Dr. Todd Armstrong joined the Fellows of the Academy of Experimental Criminology (AEC). The AEC recognized distinguished scholars who have successful led randomized, controlled or field experiments in criminology.
Dr. Armstrong, an Associate Professor at the College of Criminal Justice, was elected to the elite group of 30 scholars worldwide and was installed on Nov. 16 during the annual meeting of American Society of Criminology. The Fellows include representatives from colleges and professional organizations across the world.
“It was a great honor to be elected Fellow of the Academy of Experimental Criminology in large part because of my regard for those that have been elected before me, but also because I believe in the mission of the Academy,” Dr. Armstrong said. “The Academy recognizes scholars that have conducted randomized, controlled trials in the evaluation of programs and policies related to criminal justice and criminology.”
The Academy of Experimental Criminology was founded in 1998 in order to advance the development of experimental criminology. It seeks to increase awareness of randomized experiments in crime and justice and to aid in the improvement of experimental methods in criminology. The Academy also supports the Journal of Experimental Criminology, which publishes major advances in criminology and its methods through field experimentation, as well as quasi-experiments and other forms of research involving systematic manipulation of social or other variables.
Dr. Armstrong joined the faculty of Sam Houston State University in the Fall 2007. He received his Ph.D. and M.A. in Criminology and Criminal Justice and his B.A. in Government and Politics from the University of Maryland, College Park. He previously taught at Southern Illinois University and Arizona State University as an Assistant Professor.
In 2003, Dr. Armstrong was awarded the Academy of Criminal Justice Sciences Anderson Paper Award and the ASU West Partnership for Community Development Faculty Fellowship in 2001. He also received the Young Experimental Scholar Award from the Academy of Experimental Criminology in 2007. His work has appeared in Journal of Research in Crime and Delinquency, Justice Quarterly, Crime and Delinquency, and Journal of School Violence, among others.

- **Available data**:
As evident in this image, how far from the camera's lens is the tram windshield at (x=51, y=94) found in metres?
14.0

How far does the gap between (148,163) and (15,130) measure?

- **Exercise objective**: Continue the news item about Dr. Todd Armstrong's election to the Academy of Experimental Criminology, starting after its final sentence.

- **Answer area**:
Dr. Armstrong has conducted two randomized controlled trials. The first was an evaluation of the Moral Reconation Therapy Program. This program was implemented in a County Jail in Maryland as a part of a plan to segregate youthful offenders from the general population. For the evaluation, volunteers were randomized into the program or into the general population. Analyses found that the treatment and control groups were not different in terms of recidivism.
More recently, Dr. Armstrong was part of a team that used a randomized research design to study the impact of the Pre-Release initiative (PRI) in Texas State Jails. For this evaluation volunteers were randomized into either the PRI or a 'treatment as usual' condition. Results showed that there were substantial differences in program effects across the five sites. In some sites there were meaningful differences in recidivism between the treatment and control groups; in other sites these differences were negligible. This study underscores the need to study the organizations and individuals implementing a program or policy in order to better understand the conditions that are necessary for an effective program to be taken to scale.
Dr. Armstrong’s current research interests include criminal justice policy and program evaluation, criminological theory, and biosocial explanations of criminal behavior with an emphasis on genetic risk factors for crime and delinquency.